- **Dataset**

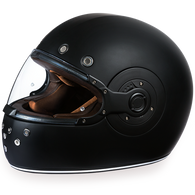 Daytona Retro Full Face DOT Helmet in Flat Black - Overview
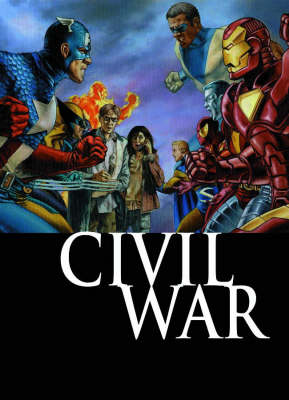 Civil War: Front Line Book 1 - Graphic Novel Pb (Paperback)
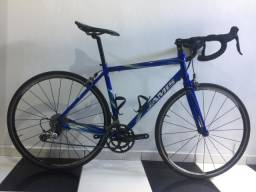 Bicicleta  Speed Jamis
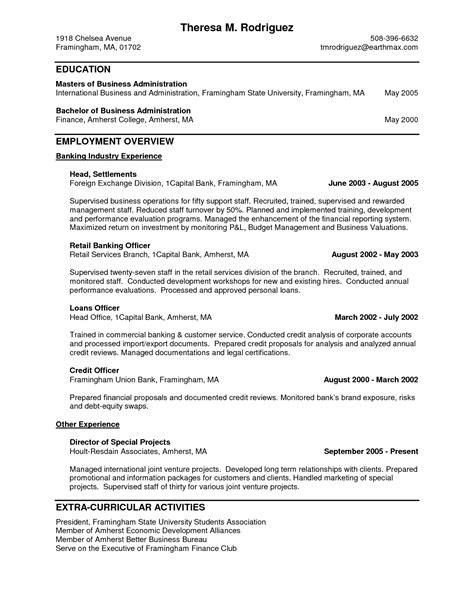 personal banker resume objectives resume sle writing resume sle writing resume sle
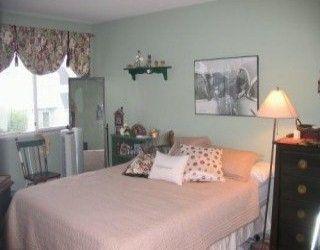"Photo 5: 307 7840 MOFFATT RD in Richmond: Brighouse South Condo for sale in ""MELROSE"" : MLS®# V605053"
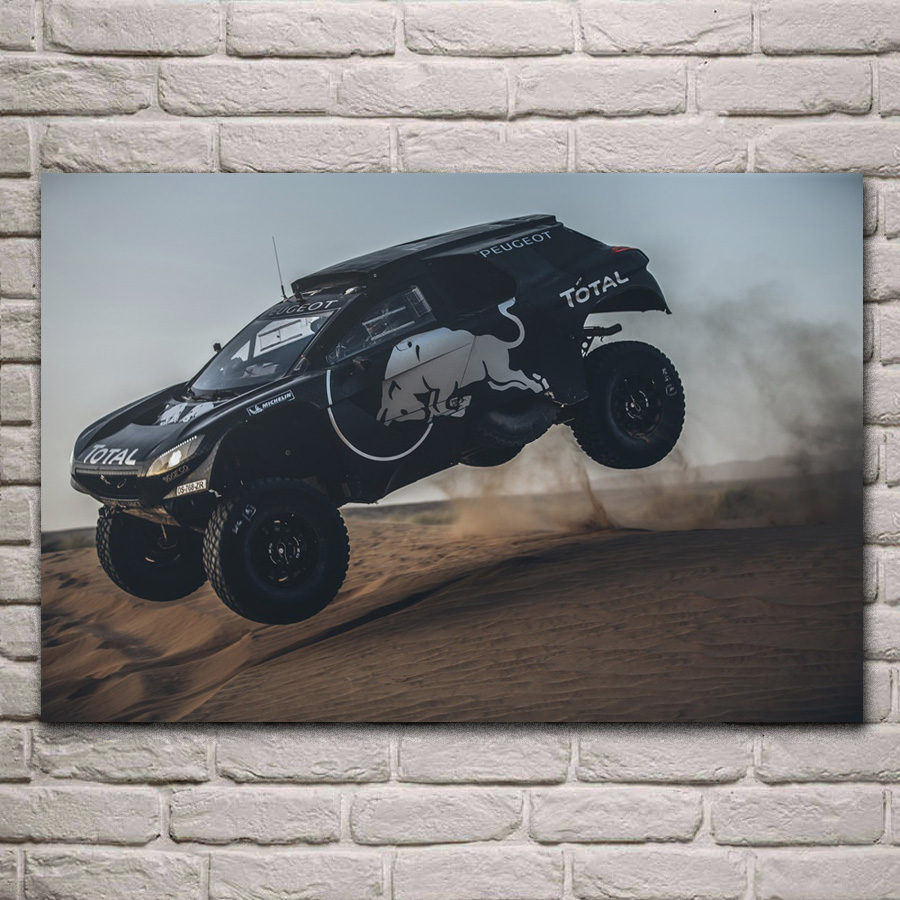cea4c481b29 Kopen Goedkoop DKR16 Rally Racing Offroad 4x4 Awd Auto KD137 ...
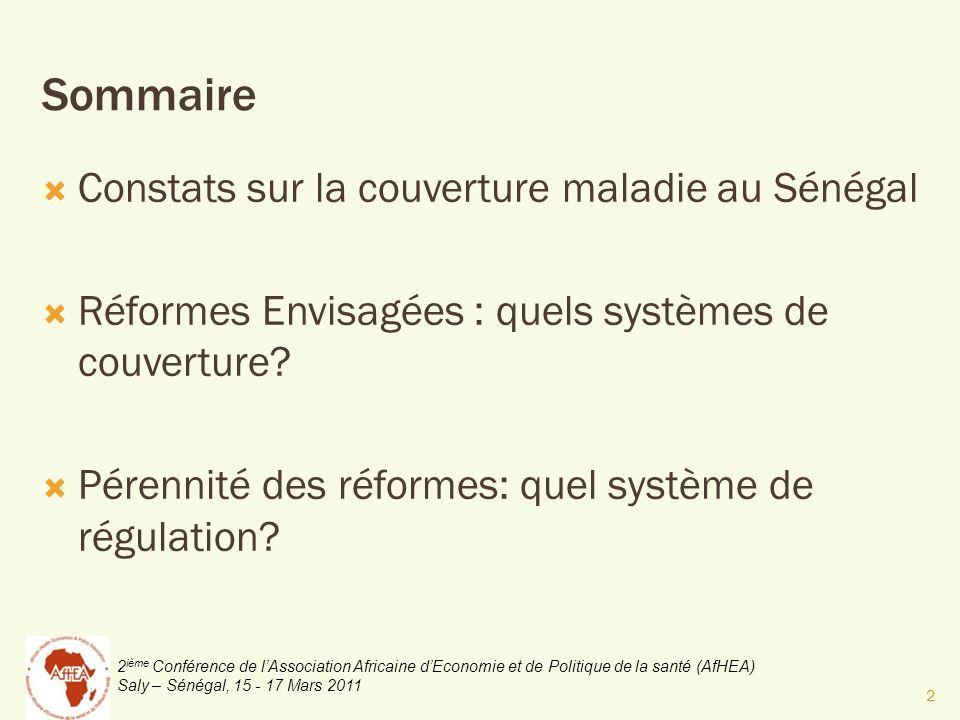 2 ième Conférence de lAssociation Africaine dEconomie et de Politique de la santé (AfHEA) Saly – Sénégal, 15 - 17 Mars 2011 Constats sur la couverture maladie au Sénégal Réformes Envisagées : quels systèmes de couverture.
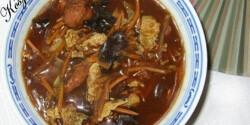 Tabasco szószos kínai csípős - savanyú leves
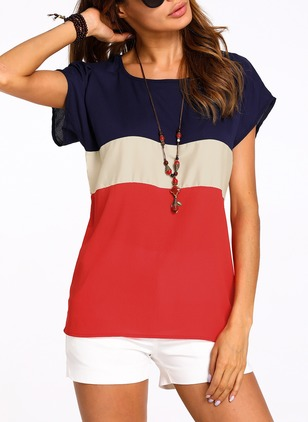 Polyester Color Block Round Neck Short Sleeve Casual T-shirts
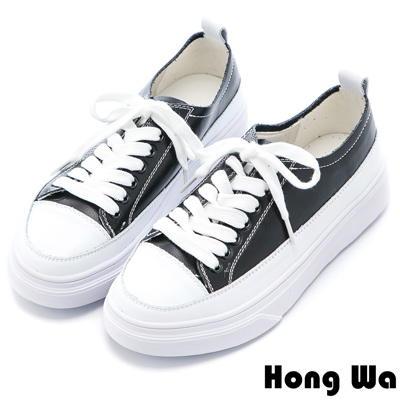 Hong Wa 休閒綁帶厚底牛皮小白鞋 - 黑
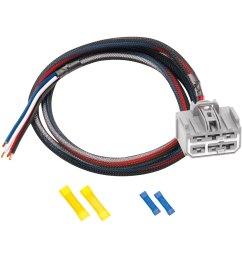 2013 yukon xl trailer brake controller wiring diagram gmc truck wiring diagram trailer plug conector 7 way trailer wiring diagram for dummies [ 1500 x 1500 Pixel ]
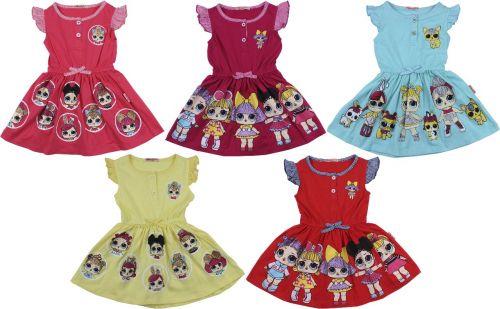 """Платье для девочек  """"LOL"""" 3-7 лет BN1178-2"""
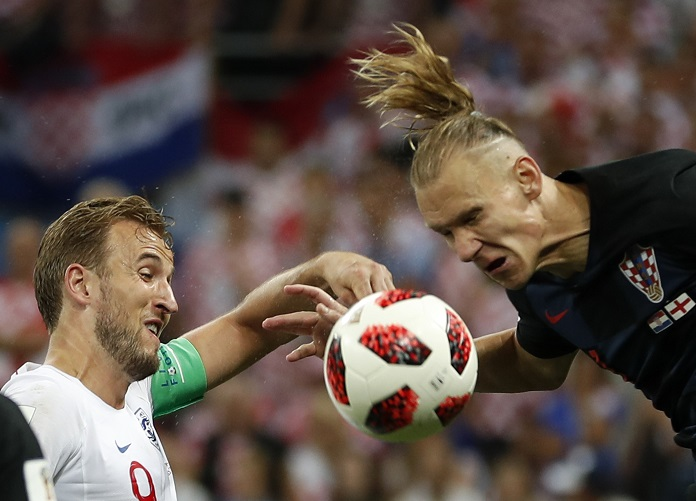 Croatia in World Cup final for 1st time, after beating England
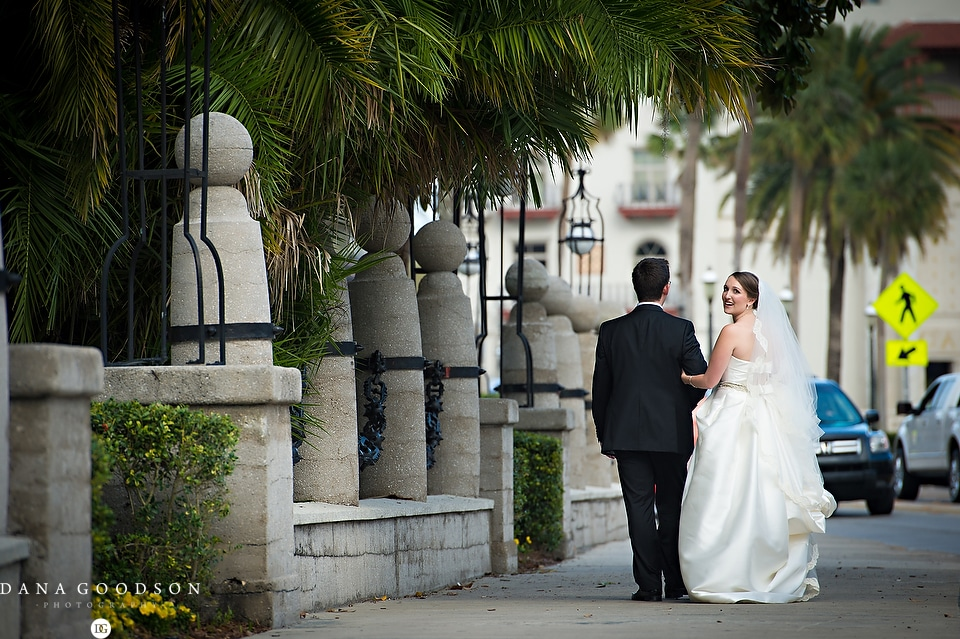 casa monica wedding_st augustine wedding photographer_037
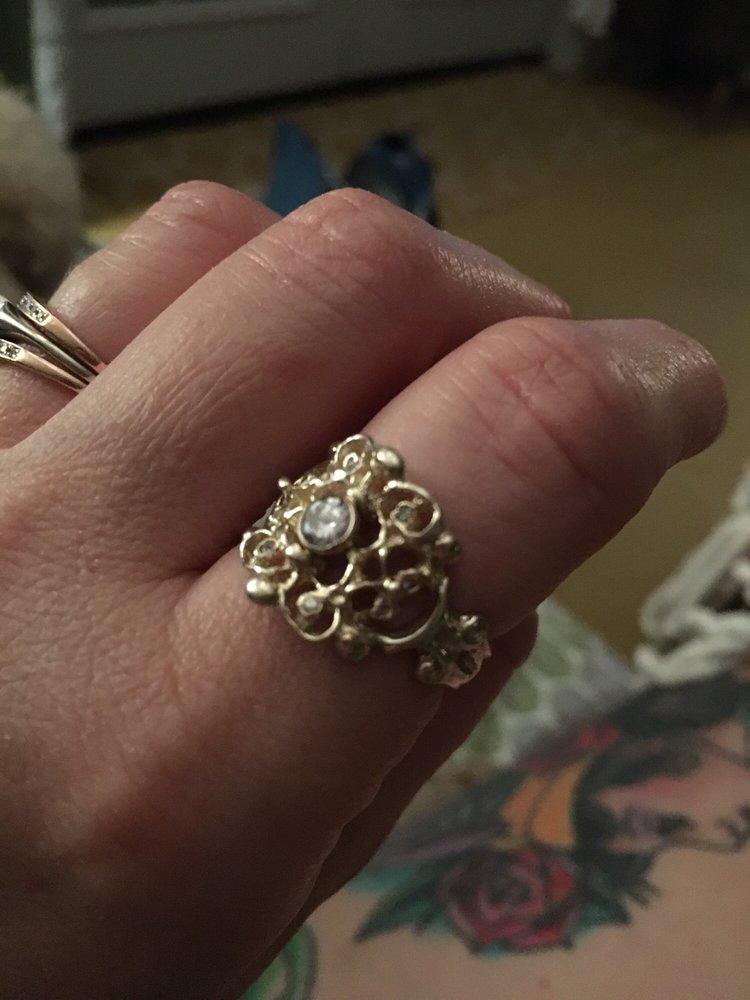 Rod Stelter Jeweler: 9250 Benbrook Blvd, Benbrook, TX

- **Exercise instructions**
Please leave out the pictures while you copy exactly the lines from the one containing "2 ième Conférence" through the end of the records.

- **Answer area**
 2 ième Conférence de lAssociation Africaine dEconomie et de Politique de la santé (AfHEA) Saly – Sénégal, 15 - 17 Mars 2011 Constats sur la couverture maladie au Sénégal Réformes Envisagées : quels systèmes de couverture.
 Tabasco szószos kínai csípős - savanyú leves
 Polyester Color Block Round Neck Short Sleeve Casual T-shirts
 Hong Wa 休閒綁帶厚底牛皮小白鞋 - 黑
 2013 yukon xl trailer brake controller wiring diagram gmc truck wiring diagram trailer plug conector 7 way trailer wiring diagram for dummies [ 1500 x 1500 Pixel ]
 """Платье для девочек  """"LOL"""" 3-7 лет BN1178-2"""
 Croatia in World Cup final for 1st time, after beating England
 casa monica wedding_st augustine wedding photographer_037
 Rod Stelter Jeweler: 9250 Benbrook Blvd, Benbrook, TX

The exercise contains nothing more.